Early on, I observed that people in academic medicine always touted how you had to be a triple threat: You had to be a great teacher, you had to be a great clinician and you had to be a great researcher. And on top of that, you probably had to be a great administrator. But when I looked at older academic physicians who had had remarkable early research careers, they often had kind of petered out, because they were continuing to do the same thing that they had been doing when they were younger.
I thought the reason was that they simply didn’t have enough time to explore new ideas, which actually takes a lot of time. Often you don’t know what’s relevant to your research, so you need to learn a lot more than what you actually end up using. And the medical profession demands that you do so many things, that you don’t have time to spend thinking about new ideas. I was at Hopkins in the mid-’80s when I realized this. I was a professor of medicine and head of rheumatology, and I was running a graduate program in immunology. I got very worried, because I wanted to go into research to make a discovery, not to be a prominent academic physician.
So I decided to move to Cambridge, where I would have an opportunity to focus on thinking about my research. I also had a sense, which became stronger over the years, that at an institution like the University of Cambridge, you are encouraged to think about long-term problems. You don’t have to say every day that you did something great. Now that I spend half of my time at Cold Spring Harbor, it’s a little bit like Cambridge—a quiet environment.
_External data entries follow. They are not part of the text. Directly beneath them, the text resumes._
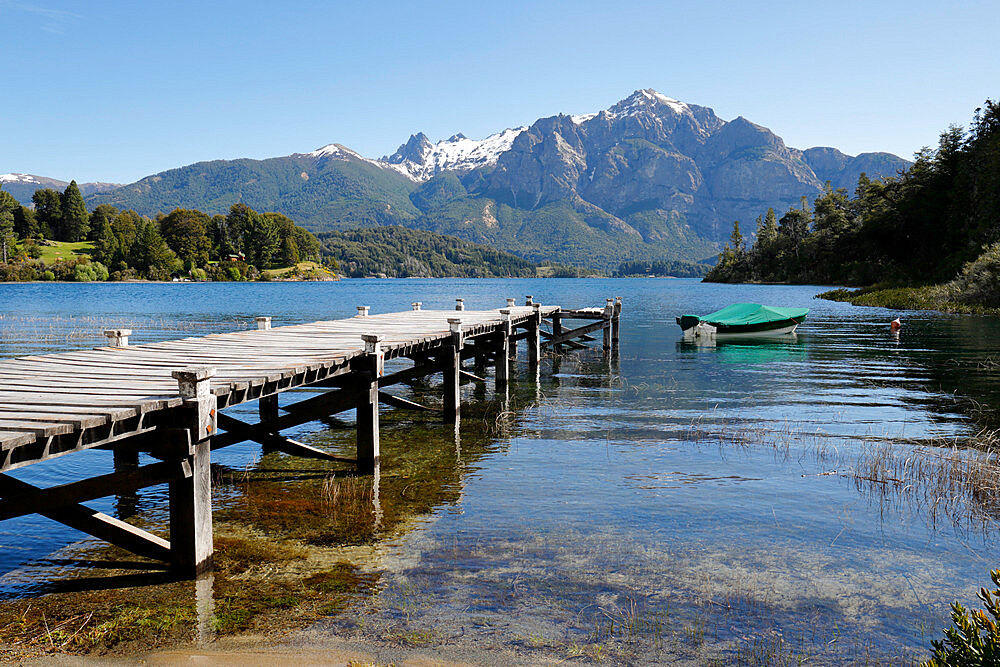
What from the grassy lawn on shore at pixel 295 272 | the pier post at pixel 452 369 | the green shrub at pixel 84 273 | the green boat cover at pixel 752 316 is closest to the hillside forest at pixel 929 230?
the green boat cover at pixel 752 316

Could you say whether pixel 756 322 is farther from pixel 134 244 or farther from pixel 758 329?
pixel 134 244

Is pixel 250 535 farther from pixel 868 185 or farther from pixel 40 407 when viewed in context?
pixel 868 185

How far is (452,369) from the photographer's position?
1827 cm

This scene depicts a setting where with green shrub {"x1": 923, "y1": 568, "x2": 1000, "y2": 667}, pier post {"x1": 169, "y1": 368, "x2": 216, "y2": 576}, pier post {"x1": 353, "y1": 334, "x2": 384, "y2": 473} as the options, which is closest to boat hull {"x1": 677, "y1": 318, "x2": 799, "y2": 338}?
pier post {"x1": 353, "y1": 334, "x2": 384, "y2": 473}

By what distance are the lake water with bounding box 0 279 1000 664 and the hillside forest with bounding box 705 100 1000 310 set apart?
144ft

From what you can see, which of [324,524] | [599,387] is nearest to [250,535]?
[324,524]

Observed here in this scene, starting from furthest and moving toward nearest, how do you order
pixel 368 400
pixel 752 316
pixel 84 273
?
1. pixel 84 273
2. pixel 752 316
3. pixel 368 400

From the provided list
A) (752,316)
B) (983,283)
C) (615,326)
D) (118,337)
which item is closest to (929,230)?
(983,283)

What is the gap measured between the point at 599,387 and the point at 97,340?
28096 mm

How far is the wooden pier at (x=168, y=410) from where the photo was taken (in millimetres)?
7230

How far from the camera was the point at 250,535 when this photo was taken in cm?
1003

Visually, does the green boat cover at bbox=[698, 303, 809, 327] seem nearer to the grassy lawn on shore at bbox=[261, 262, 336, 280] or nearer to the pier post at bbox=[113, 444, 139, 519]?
the pier post at bbox=[113, 444, 139, 519]

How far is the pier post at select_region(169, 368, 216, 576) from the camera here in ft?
25.7

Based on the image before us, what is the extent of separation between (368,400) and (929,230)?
88232 millimetres
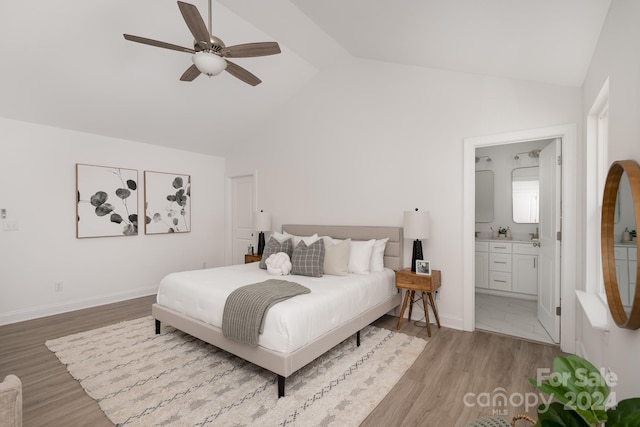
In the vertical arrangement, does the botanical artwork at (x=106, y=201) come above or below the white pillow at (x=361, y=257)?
above

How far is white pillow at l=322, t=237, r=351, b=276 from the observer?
11.2 ft

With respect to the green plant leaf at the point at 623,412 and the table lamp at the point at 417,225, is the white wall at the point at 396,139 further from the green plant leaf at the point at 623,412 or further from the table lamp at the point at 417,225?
the green plant leaf at the point at 623,412

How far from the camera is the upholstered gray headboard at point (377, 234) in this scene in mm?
3750

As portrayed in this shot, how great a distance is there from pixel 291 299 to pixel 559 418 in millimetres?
1752

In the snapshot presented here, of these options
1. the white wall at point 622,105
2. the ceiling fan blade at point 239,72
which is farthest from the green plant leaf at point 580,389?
the ceiling fan blade at point 239,72

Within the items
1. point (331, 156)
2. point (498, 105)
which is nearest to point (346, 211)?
point (331, 156)

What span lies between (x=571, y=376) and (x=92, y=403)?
2.79 metres

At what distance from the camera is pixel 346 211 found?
4.33 m

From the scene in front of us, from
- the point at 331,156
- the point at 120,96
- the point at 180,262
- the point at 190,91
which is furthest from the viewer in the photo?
the point at 180,262

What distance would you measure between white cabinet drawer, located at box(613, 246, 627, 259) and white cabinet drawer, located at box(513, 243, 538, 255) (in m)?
3.32

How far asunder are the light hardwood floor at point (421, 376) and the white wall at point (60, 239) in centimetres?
50

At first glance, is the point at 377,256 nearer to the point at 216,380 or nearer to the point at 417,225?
the point at 417,225

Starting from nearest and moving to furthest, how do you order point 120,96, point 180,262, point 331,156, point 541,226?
point 541,226, point 120,96, point 331,156, point 180,262

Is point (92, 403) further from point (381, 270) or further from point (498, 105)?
point (498, 105)
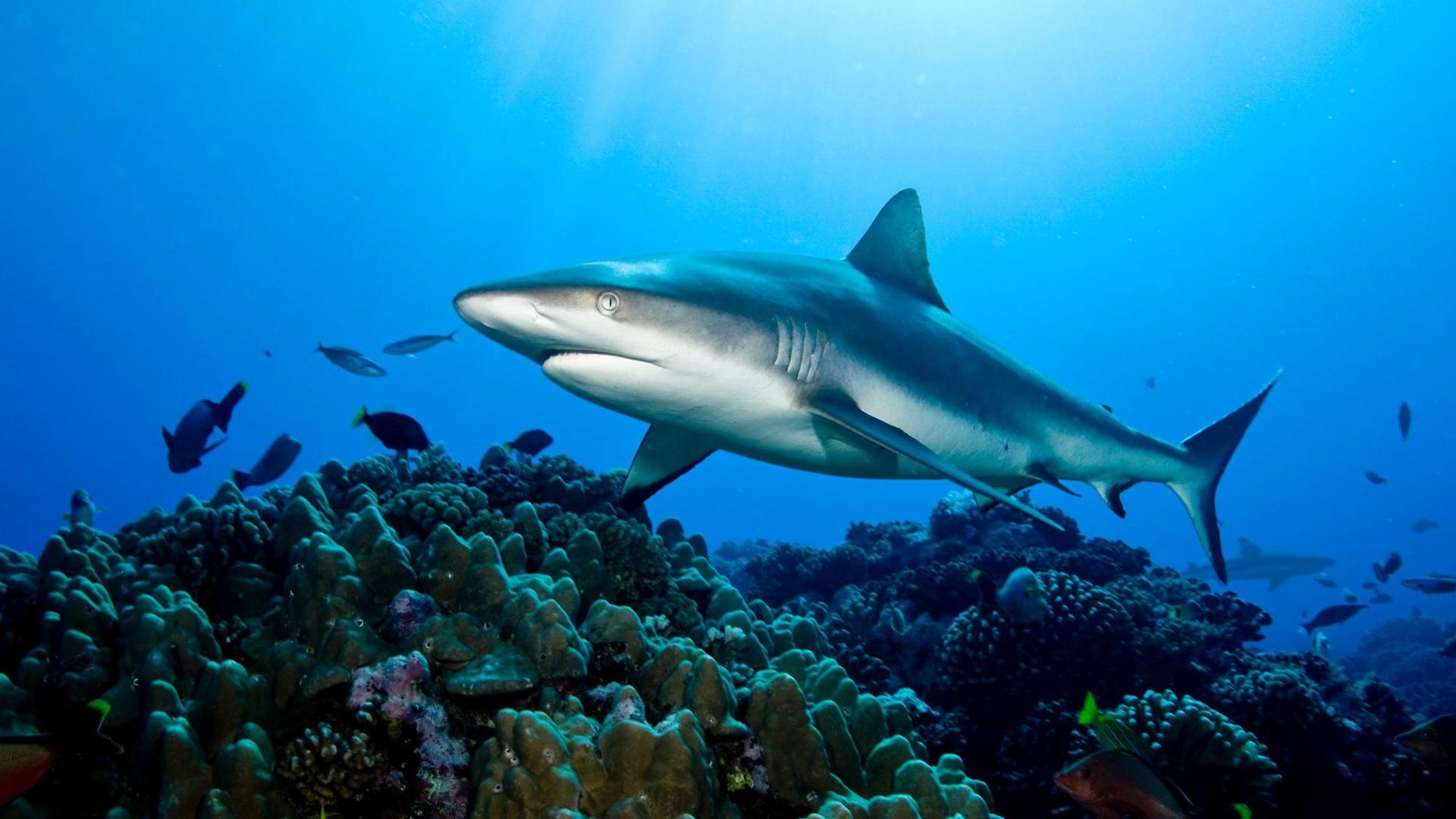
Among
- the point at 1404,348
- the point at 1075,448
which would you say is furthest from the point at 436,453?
the point at 1404,348

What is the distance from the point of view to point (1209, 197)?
132500 mm

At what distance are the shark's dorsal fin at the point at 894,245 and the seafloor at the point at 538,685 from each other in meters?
2.97

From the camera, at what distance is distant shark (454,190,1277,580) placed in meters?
3.52

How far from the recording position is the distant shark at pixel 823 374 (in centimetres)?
352

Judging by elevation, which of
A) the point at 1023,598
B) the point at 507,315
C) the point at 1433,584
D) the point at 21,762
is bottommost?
the point at 21,762

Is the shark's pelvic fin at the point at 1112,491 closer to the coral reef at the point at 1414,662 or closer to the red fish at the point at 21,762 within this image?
the red fish at the point at 21,762

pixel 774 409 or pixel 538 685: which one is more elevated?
pixel 774 409

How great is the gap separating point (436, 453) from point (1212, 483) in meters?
8.43

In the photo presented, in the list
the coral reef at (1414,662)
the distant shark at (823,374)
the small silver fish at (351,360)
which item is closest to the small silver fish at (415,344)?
the small silver fish at (351,360)

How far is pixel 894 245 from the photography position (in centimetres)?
595

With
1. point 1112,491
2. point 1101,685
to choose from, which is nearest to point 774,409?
point 1112,491

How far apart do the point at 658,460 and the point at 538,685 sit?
98.8 inches

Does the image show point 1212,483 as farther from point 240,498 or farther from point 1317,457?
point 1317,457

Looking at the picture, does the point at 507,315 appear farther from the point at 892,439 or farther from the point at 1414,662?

Weill Cornell [Medical College] is also a great institution, but being a medical school and clinical center, it is more hectic and active. But the advantage there is that I can establish clinical connections, which I must do at this point in my research.
What are some of the challenges you’re facing as you work to apply the results of your laboratory research to a clinical trial?
The clinical trial we’re doing is testing a very fundamental idea we developed by studying mouse pancreatic cancer. In the mouse system we can more or less control all the variables and get a clean readout of whether or not we’re hitting our therapeutic target. Now, there are enough examples of studies in mice that do not translate into humans. The biology somehow differs, but the other thing that happens is that you can’t control variables as well when you start to do the experiment with humans. I have an intense fear of us not doing the study properly and getting a false negative. If we get a false negative, I know the pharmaceutical industry will walk away from our work, and the concept will not advance to human therapy.
We’re only treating these patients for one week, and there’s not going to be an effect on cancer growth, or I don’t expect it. So we’re developing assays that can tell us that we turn on the immune reaction in the tumor. There’s no standard way to show you turned on the immune reaction in a tumor, other than showing that the tumor gets smaller—in trials where patients continue using the drug for weeks. The company that’s providing us with the drug is only allowing us to treat the patients for one week. In a mouse, I know we can show an effect in one week. I just don’t know that yet in humans.
What did you learn from your experiences with college football? Do you see any parallels between playing sports and doing research?
I had always enjoyed sports, and enjoyed it very much at Williams. My junior year we went six [wins] and two [losses]. We were very intense about our commitment to football, and we were expecting to have a very, very good season our senior year. But senior year, we went two and six.
The resiliency that football taught us was that if you lost a game, you had next week to redeem yourself. I think that’s been good for my research: If the experiment doesn’t work, keep on thinking, and keep on working. What I’m doing now is more exciting to me than anything I’ve ever done. I always felt that I was preparing myself to finally attack a really important, big problem. It’s just like football: When you’re young, you play on a freshman team, and then your next year, you might be second-string, and you’re gradually getting better until you get to be first-string.